To be done -
Put the lines from the one containing "As illustrated in" through the end of the records, both included, into a Markdown table with the columns Row and Line, numbering each row and leaving out blank lines. Omit the pictures from the table.

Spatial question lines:
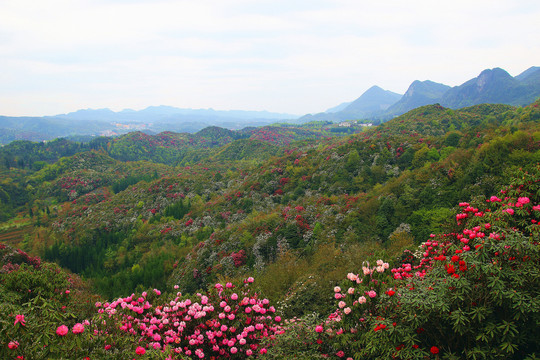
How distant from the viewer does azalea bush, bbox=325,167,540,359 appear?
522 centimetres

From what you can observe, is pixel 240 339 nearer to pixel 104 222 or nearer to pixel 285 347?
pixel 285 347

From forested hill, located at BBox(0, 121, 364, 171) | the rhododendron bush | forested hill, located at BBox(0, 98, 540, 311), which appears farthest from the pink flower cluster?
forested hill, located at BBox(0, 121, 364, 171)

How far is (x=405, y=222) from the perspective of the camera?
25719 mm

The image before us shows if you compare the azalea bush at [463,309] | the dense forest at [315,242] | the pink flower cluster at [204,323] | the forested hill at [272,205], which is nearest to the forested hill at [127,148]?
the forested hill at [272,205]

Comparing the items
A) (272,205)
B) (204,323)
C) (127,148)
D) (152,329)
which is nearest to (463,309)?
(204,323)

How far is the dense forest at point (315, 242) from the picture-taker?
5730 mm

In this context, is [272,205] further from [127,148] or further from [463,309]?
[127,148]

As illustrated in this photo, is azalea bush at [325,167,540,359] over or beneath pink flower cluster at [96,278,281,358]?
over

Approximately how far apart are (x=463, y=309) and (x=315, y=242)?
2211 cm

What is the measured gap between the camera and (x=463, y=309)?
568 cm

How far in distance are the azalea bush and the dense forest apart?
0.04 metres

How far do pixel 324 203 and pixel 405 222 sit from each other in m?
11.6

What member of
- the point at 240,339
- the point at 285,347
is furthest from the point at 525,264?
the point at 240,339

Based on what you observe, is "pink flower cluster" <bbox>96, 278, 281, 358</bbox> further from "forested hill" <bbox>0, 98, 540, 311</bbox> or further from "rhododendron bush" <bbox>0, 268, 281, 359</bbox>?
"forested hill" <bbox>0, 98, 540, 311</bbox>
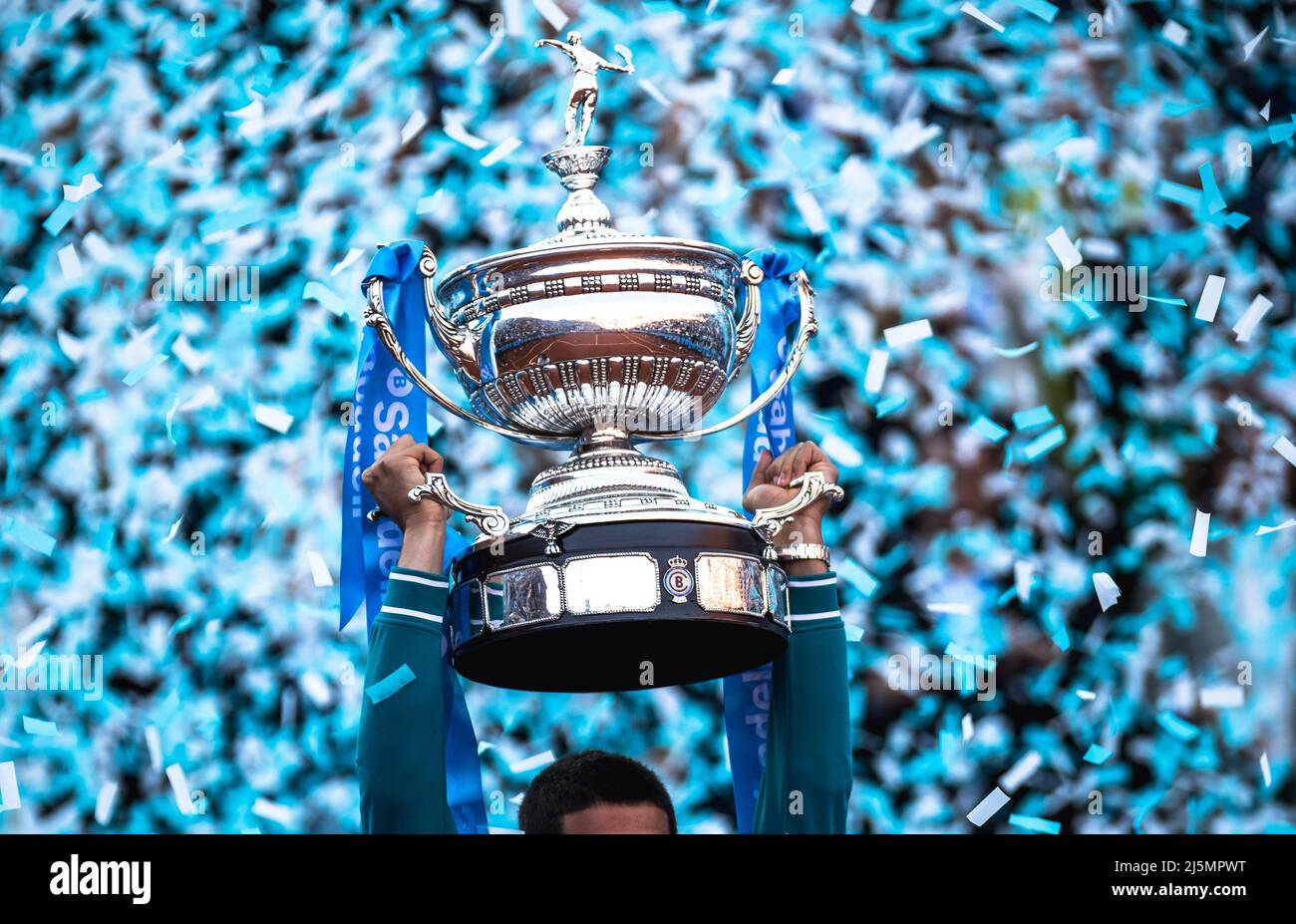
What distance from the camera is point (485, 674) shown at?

Exercise output -
| Row | Line |
|---|---|
| 1 | As illustrated in this photo, is azalea bush at [325,167,540,359] over or beneath pink flower cluster at [96,278,281,358]? |
| 2 | over |
| 3 | Approximately how far apart are (x=463, y=309) and (x=315, y=242)? |
| 4 | 2211 cm |
| 5 | What is the measured gap between the camera and (x=463, y=309)? |
| 6 | 568 cm |
| 7 | How far in distance are the azalea bush and the dense forest apart? |
| 8 | 0.04 metres |
| 9 | How far do pixel 324 203 and pixel 405 222 sit from each other in m? |
| 10 | 11.6 |
| 11 | What member of |
| 12 | - the point at 240,339 |
| 13 | - the point at 285,347 |
| 14 | is furthest from the point at 525,264? |
| 15 | the point at 240,339 |
| 16 | Based on what you observe, is "pink flower cluster" <bbox>96, 278, 281, 358</bbox> further from "forested hill" <bbox>0, 98, 540, 311</bbox> or further from "rhododendron bush" <bbox>0, 268, 281, 359</bbox>? |
| 17 | "forested hill" <bbox>0, 98, 540, 311</bbox> |
| 18 | What distance from the camera is point (485, 674) shown at? |